[Ads-l] "Cellar Door" - the most beautiful word?

Bill Mullins amcombill at HOTMAIL.COM
Thu Feb 11 17:53:34 EST 2021


Assuming that the door from the basement led straight outside, and that it was then rained upon, it would become a "moist cellar door."  This would be like crossing the beams in Ghostbusters.

On Wed, Feb 10, 2021 at 4:38 PM Peter Reitan <pjreitan at hotmail.com> wrote:
>
> In 2010, following publication of a NYT article about "Cellar Door" by
> Grant Barrett, Stephen Goranson started a thread about the old claim
> that "Cellar Door" being the "most beautiful word in the English
> language.  I'm tracing the history of "most beautiful word" claims and
> "cellar door," in particular.
>
> The NYT article is very good, and covers many of the bases.  The
> earliest reference was in 1903 from a word of fiction, in which an
> "Italian savant" was said to have made the claim.  There are also
> numerous later claims, and unsubstantiated attribution to various
> writers like Poe and Mencken.

Scene-based spatial questions:
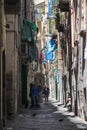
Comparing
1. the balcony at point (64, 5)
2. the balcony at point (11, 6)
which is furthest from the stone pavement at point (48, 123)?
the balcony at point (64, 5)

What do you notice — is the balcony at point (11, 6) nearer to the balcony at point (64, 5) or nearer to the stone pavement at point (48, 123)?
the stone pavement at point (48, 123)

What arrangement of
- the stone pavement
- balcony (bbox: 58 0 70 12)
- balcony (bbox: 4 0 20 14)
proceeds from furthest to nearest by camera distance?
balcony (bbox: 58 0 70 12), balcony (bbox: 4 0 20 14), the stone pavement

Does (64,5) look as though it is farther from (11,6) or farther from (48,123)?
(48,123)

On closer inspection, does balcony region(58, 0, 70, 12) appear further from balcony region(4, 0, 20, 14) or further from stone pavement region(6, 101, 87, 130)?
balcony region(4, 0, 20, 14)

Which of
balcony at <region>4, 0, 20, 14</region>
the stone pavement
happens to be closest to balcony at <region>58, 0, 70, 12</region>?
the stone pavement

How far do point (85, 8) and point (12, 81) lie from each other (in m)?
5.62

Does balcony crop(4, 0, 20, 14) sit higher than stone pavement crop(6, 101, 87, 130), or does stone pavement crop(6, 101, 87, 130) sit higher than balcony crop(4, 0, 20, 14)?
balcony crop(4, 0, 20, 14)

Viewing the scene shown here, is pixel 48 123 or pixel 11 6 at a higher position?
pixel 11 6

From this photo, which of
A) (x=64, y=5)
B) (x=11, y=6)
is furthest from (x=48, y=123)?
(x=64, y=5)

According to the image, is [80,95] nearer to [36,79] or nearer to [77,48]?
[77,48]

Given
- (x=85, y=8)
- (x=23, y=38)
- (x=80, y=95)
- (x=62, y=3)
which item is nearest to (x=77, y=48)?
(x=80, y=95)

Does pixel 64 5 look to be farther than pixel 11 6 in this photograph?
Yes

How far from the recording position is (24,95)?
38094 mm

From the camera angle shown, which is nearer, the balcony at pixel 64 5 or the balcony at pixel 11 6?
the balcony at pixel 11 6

List of tasks |
1/ Copy the passage of the mailing-list post about "cellar door" word for word, starting with "On Wed, Feb" and going on through "Poe and Mencken.".
2/ Which two writers does the mailing-list post about "cellar door" name as receiving unsubstantiated attribution of the claim?
3/ Write what comes next in the mailing-list post about "cellar door," continuing from its last sentence.

Results |
1/
On Wed, Feb 10, 2021 at 4:38 PM Peter Reitan <pjreitan at hotmail.com> wrote:
>
> In 2010, following publication of a NYT article about "Cellar Door" by
> Grant Barrett, Stephen Goranson started a thread about the old claim
> that "Cellar Door" being the "most beautiful word in the English
> language.  I'm tracing the history of "most beautiful word" claims and
> "cellar door," in particular.
>
> The NYT article is very good, and covers many of the bases.  The
> earliest reference was in 1903 from a word of fiction, in which an
> "Italian savant" was said to have made the claim.  There are also
> numerous later claims, and unsubstantiated attribution to various
> writers like Poe and Mencken.

2/ Poe and Mencken.

3/
> http://www.nytimes.com/2010/02/14/magazine/14FOB-onlanguage-t.html?ref=magazine
>
> Mostly, it seems that once the notion that "cellar door" was so
> beautiful, it became a kind of running joke brought up every few years
> in various guises.
>
> There are a number of people and events that seem to have played a role
> in prompting renewed interest in the claim at various times.  One of
> those was apparently a questionnaire sent out to a number of writers by
> a publication called "Word Study" in 1932.  The earliest references to
> the study come out in May of 1932, and one report apparently based on
> the same set of facts without reference to the study appeared in April
> 1932.  If the study or survey is mentioned in "Word Study", it would
> likely have been April 1932 or a month or two earlier.
>
> Reports of the responses to that study are where references to H. L.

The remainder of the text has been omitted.